AutoQSAR - Advanced Options Dialog Box

Make additional AutoQSAR settings, for definition of categorical properties from numerical data, for model building, and for manual selection of independent variables.

AutoQSAR - Advanced Options Dialog Box Features

Define Categories section

In this section you can control how numeric data is divided into categories for a categorical QSAR model. This section is not present for numeric QSAR models.

Number of categories box

Specify the number of categories to use. This is a copy of the control in the AutoQSAR panel, and is linked to it.

Category distribution options

Select an option for how the data are distributed between the categories.

  • Equal widths—Divide the data into categories whose width (the range of values covered) is the same.

  • Equal populations—Divide the data into categories containing contiguous values so that there is the same number of values in each category.

Interactive category diagram

This diagram displays information on the categories (or classes). The horizontal axis represents the dependent variable. The data points are plotted horizontally. The boundaries between classes are represented by vertical lines, with a dot on the top. The value of the dependent variable at the boundary is displayed above the boundary line. Labels for each class are displayed between the boundaries, above the data points, with the populations of each class below the data points.

The diagram can be used to set and move class boundaries. If you click between the dots, a boundary is created where you click. You can move the boundaries by dragging the dot on the top of the boundary.

Number of models to build for each model type box

Specify the number of models to build for each type of model. A model is defined by a random selection of training and test sets, according to the percentage specified in the AutoQSAR panel. Multiple models are built to assess the validity of the model. Only available for the Traditional method.

Maximum allowed correlation between any pair of independent variables box

Independent variables are selected from a pool of several hundred molecular descriptors and fingerprints (depending on the model). Variables that are too strongly correlated with other variables are of little use in the model. The value specified in this box sets the criterion for discarding such variables. Only available for the Traditional method.

Descriptors section

In this section, you can select classes of descriptors and add custom descriptors for developing the QSAR models. Binary fingerprints and numeric descriptors are not generally appropriate for applications that do not involve relatively small molecules (such as periodic structures).

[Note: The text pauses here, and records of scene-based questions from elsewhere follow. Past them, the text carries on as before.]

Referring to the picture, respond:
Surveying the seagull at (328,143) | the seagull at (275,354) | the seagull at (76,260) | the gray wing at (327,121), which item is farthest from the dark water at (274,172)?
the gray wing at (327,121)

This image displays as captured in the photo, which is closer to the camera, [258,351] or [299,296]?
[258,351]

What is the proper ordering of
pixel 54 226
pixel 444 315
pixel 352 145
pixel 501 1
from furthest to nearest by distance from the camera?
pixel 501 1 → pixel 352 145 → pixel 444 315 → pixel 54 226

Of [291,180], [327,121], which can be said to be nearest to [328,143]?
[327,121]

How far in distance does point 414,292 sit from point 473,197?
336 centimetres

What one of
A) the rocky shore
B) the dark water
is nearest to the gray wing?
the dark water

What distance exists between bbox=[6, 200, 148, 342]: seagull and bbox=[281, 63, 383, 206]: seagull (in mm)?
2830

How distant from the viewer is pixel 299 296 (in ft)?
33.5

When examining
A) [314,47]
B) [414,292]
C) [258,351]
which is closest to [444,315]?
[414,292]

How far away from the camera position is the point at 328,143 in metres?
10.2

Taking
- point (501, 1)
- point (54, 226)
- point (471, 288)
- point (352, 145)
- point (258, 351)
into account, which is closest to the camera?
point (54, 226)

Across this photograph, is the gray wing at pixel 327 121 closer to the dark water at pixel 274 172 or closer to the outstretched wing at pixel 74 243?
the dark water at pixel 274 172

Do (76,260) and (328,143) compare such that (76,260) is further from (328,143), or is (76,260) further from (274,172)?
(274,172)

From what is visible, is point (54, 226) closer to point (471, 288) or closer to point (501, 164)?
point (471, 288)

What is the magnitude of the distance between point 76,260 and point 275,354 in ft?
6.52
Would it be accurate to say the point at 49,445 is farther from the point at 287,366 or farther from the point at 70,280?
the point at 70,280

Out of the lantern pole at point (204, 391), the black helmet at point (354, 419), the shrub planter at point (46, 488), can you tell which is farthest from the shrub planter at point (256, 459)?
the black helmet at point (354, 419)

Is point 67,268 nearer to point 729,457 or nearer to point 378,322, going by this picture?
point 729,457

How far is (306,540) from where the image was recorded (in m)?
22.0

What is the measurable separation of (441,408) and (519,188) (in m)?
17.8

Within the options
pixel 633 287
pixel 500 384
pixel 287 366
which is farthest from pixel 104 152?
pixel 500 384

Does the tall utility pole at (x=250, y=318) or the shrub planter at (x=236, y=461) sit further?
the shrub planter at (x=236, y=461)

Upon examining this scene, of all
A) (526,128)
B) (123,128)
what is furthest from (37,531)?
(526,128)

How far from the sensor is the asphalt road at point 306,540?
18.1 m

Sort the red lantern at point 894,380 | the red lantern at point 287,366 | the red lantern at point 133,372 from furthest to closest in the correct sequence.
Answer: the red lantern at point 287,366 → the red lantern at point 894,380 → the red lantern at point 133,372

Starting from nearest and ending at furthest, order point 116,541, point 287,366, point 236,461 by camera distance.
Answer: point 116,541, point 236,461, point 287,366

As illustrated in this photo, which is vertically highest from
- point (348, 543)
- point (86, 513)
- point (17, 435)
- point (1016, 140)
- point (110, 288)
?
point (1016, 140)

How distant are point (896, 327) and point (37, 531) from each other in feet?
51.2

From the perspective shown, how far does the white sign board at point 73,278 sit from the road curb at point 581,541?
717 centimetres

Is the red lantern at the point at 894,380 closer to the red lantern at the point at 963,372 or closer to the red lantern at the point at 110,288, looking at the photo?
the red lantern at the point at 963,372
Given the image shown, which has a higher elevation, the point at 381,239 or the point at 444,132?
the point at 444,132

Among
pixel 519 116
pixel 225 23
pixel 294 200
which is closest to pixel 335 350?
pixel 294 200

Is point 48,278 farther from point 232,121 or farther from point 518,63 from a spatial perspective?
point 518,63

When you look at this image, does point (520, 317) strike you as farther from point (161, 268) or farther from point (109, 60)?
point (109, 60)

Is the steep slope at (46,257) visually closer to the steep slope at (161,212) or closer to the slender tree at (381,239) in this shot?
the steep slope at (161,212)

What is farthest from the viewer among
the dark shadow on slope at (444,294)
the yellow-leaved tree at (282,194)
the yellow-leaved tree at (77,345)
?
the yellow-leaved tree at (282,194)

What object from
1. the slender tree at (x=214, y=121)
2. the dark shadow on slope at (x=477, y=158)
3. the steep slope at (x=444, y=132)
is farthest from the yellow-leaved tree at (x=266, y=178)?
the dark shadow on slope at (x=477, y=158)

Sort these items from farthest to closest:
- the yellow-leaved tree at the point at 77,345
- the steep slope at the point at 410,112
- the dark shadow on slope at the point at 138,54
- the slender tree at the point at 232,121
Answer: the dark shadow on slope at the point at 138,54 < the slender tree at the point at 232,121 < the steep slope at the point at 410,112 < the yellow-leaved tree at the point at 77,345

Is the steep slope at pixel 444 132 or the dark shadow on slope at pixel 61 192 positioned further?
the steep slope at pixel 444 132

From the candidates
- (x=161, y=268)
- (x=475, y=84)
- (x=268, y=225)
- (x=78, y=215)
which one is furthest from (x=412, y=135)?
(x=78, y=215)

Binary fingerprints option

Include binary fingerprints in the descriptors used for the QSAR models. The types of fingerprints used are listed to the right.

Numeric descriptors option

Include classes of numeric descriptors in the descriptors used for the QSAR models. The classes are listed to the right.

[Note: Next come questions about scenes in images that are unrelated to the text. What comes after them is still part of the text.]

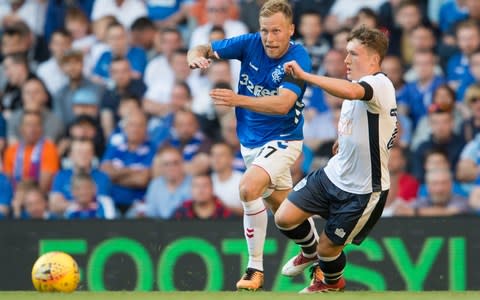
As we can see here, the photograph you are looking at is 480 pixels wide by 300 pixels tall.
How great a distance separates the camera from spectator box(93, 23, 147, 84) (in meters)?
14.4

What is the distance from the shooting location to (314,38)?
13.8 meters

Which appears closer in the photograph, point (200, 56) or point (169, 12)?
point (200, 56)

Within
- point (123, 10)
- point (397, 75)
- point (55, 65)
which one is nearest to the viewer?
point (397, 75)

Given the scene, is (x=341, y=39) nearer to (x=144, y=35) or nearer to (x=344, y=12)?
(x=344, y=12)

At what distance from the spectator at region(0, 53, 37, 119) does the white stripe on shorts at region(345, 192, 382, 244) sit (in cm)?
659

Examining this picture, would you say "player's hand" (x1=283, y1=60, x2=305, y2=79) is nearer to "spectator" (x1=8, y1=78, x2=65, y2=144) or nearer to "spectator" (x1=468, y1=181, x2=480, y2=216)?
"spectator" (x1=468, y1=181, x2=480, y2=216)

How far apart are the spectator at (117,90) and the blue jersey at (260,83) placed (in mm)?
4424

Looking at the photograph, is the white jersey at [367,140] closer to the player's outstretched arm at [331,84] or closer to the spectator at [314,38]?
the player's outstretched arm at [331,84]

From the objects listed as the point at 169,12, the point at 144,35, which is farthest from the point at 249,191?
the point at 169,12

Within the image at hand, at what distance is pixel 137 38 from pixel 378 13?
3.04 m

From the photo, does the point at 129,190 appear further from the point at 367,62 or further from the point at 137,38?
the point at 367,62

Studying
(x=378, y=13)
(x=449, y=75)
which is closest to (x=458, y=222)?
(x=449, y=75)

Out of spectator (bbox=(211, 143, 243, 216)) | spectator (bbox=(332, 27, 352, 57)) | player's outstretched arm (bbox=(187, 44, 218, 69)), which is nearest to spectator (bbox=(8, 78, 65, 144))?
spectator (bbox=(211, 143, 243, 216))

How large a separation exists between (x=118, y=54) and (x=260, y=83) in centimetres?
526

Other properties from option and buttons

Click one of these buttons to include descriptors from other properties in the QSAR models. The properties must be numeric properties that are defined for the selected entries in the Project Table, or that exist in the file for the structures used, depending on the structure source for the model.

  • Properties— Select the properties by choosing them in a property selector, in which you can sort and filter the properties and select the ones you want to use.

  • File—Read a list of the properties from a plain text file. The button opens a file selector, in which you can locate and open the file that has the property names. The text file must have the name of one property on each line, and the name must be exactly as it appears in the structure source. For Maestro files it is the "internal name", e.g. r_user_Activity.

Note that there is no guarantee that any or all of the added properties will survive the selection process: these properties are treated the same as the binary fingerprints and numeric descriptors.

Descriptor category table

This table lists the custom descriptors that are added with the Other properties from option and buttons. Each descriptor has a check box that you can use to include or exclude it from the QSAR models. You can select rows in the table and delete them with the Delete button to the right of the table.

Reset button

Reset all options in this dialog box to their default values.